§ **OBIETTIVO DELL'ESERCIZIO**: Per favore, scrivi il seguito del testo sul passaggio dalla lira all'euro, a partire dall'ultima frase riportata.

§ **ESTRATTO DEL TESTO**:
※
Tutte le aziende trasformano i loro costi espressi il lire in euro. Un minuto dopo tutta l’Italia era più povera.

Il potere di acquisto non era equiparato al precedente, i miei dirigenti felici che dopo anni guadagnavano 5 mln al mese con la trasformazione percepivano 2500 euro. Ma nel mentre ad esempio l’editoria raddoppiava i prezzi: io allora ero abbonato ad una nota rivista economica che costava 5 mila lire. Un minuto dopo fu portata a 5 euro, il doppio e così in tanti altri settori.

Anche una gentilissima signora nomade che incontravo tutte le mattine al semaforo e a cui davo sempre per simpatia 500 lire mi fece sentire una persona ingenerosa dandole 1 euro. E si scatenò il disequilibrio il dissesto. Perché tutti non trovando più equiparazione tra il percepito e lo speso divennero meno ricchi o più poveri.
※
§ **DATI MOSTRATI**:

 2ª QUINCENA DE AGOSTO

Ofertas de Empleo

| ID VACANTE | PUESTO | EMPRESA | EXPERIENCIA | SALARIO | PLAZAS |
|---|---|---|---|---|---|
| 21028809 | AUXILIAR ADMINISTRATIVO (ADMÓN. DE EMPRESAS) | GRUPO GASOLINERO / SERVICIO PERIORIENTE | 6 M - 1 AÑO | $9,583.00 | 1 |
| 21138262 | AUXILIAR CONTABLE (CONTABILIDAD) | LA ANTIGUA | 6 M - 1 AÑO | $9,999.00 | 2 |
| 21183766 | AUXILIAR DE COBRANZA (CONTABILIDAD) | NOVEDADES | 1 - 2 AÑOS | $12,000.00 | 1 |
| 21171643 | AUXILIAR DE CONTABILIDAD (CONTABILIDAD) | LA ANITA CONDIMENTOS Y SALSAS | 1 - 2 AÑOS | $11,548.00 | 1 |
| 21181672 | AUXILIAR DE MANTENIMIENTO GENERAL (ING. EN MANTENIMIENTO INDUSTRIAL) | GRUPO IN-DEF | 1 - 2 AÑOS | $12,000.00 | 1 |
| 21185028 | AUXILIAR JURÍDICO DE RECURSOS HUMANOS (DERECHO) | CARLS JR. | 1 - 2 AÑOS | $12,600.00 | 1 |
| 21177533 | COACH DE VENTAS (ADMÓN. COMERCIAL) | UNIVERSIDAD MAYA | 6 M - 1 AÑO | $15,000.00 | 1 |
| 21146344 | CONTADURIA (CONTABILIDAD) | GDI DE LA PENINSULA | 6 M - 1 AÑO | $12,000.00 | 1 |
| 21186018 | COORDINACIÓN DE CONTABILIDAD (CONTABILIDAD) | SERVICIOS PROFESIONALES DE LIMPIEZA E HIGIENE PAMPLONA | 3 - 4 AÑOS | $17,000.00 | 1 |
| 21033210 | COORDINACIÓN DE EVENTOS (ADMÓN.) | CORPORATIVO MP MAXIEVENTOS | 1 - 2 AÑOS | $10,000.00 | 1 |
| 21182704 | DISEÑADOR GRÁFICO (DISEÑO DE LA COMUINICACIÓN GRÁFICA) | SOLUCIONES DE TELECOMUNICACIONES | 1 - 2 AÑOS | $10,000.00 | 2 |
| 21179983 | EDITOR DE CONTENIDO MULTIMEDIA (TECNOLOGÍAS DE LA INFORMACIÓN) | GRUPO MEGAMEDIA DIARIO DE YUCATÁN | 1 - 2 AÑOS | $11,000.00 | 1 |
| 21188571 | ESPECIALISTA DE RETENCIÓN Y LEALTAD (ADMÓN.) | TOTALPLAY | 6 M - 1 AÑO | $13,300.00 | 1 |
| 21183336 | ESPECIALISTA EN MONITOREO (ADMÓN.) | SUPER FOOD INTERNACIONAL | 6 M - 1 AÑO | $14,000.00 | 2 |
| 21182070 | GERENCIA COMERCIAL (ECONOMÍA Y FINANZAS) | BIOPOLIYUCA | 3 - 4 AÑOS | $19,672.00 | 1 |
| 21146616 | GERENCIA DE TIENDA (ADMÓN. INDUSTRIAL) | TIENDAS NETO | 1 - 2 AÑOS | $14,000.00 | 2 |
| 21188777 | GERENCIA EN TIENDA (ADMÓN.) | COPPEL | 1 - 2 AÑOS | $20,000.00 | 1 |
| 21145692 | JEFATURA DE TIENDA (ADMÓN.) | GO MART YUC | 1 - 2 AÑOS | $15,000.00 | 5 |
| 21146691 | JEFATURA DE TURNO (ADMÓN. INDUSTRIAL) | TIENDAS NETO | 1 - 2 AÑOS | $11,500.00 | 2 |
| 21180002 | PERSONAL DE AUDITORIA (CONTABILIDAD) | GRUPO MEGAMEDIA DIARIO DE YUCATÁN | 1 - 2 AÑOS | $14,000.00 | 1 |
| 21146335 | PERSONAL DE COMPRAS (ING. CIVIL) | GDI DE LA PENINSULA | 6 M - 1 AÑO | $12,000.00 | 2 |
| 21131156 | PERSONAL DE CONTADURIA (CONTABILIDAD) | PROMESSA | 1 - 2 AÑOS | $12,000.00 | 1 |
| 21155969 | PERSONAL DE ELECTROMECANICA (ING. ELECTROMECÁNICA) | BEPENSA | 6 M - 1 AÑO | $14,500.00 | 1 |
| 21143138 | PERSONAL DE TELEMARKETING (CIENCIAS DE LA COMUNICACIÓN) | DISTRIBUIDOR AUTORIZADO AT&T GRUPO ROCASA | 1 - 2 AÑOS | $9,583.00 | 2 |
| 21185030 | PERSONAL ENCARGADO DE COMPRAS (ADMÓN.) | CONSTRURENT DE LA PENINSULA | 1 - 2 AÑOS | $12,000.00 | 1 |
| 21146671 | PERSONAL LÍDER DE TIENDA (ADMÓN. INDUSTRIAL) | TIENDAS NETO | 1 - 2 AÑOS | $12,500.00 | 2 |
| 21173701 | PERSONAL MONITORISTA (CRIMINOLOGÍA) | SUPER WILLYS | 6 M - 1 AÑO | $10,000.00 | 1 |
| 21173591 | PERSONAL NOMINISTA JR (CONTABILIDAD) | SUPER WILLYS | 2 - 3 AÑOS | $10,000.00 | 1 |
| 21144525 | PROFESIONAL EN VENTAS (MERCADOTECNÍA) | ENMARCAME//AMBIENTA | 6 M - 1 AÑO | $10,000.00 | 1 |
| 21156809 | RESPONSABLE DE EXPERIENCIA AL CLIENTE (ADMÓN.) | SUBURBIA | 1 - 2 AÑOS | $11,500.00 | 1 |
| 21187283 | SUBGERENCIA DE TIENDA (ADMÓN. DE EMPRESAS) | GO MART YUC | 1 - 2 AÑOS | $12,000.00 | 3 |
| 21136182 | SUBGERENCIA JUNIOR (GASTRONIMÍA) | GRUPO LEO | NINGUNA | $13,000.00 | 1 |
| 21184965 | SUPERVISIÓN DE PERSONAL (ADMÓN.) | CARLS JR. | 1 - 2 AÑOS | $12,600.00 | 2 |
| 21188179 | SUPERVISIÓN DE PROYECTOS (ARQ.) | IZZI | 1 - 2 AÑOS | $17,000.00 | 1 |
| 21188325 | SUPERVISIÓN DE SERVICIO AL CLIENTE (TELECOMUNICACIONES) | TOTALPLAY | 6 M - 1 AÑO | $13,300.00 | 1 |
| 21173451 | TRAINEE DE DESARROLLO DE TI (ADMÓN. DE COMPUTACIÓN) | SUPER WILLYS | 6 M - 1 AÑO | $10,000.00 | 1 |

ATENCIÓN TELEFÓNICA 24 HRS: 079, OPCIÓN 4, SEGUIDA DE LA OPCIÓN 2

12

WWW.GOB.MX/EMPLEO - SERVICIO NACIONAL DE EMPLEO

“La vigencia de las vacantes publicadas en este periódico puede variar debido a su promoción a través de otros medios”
※
§ **RISULTATO DELL'ESERCIZIO**:
Le fasce medio basse furono uccise, i ricchi rimasero solo meno ricchi e la società incomincio a cambiare, i negozi incominciarono a chiudere, lasciando spazio all’apertura dei grandi centri commerciali dove le nuove catene di abbigliamento si erano organizzate per il futuro, Calzedonia, Intimissimi, H&M in primis, poi altre.

Onore al merito di questa veloce visione imprenditoriale volta all’adeguamento dell’accaduto. Ma da allora sono nate due fasce sociali: i sempre più ricchi e i sempre più poveri. I più intelligenti hanno fatto ricorso alla filosofia e ai principi dell’economia: abbassando i bisogni in funzione di questa ridotta possibilità economica. Auspico fortemente che questo governo sappia portare un ripristino concreto di soluzione che ad oggi ancora non si vede ad una scelta economica che a mio parere non si è rivelata adeguata al benessere degli italiani e soprattutto delle fasce più basse. Cancellando in un colpo lo status raggiunto da quelle intermedie.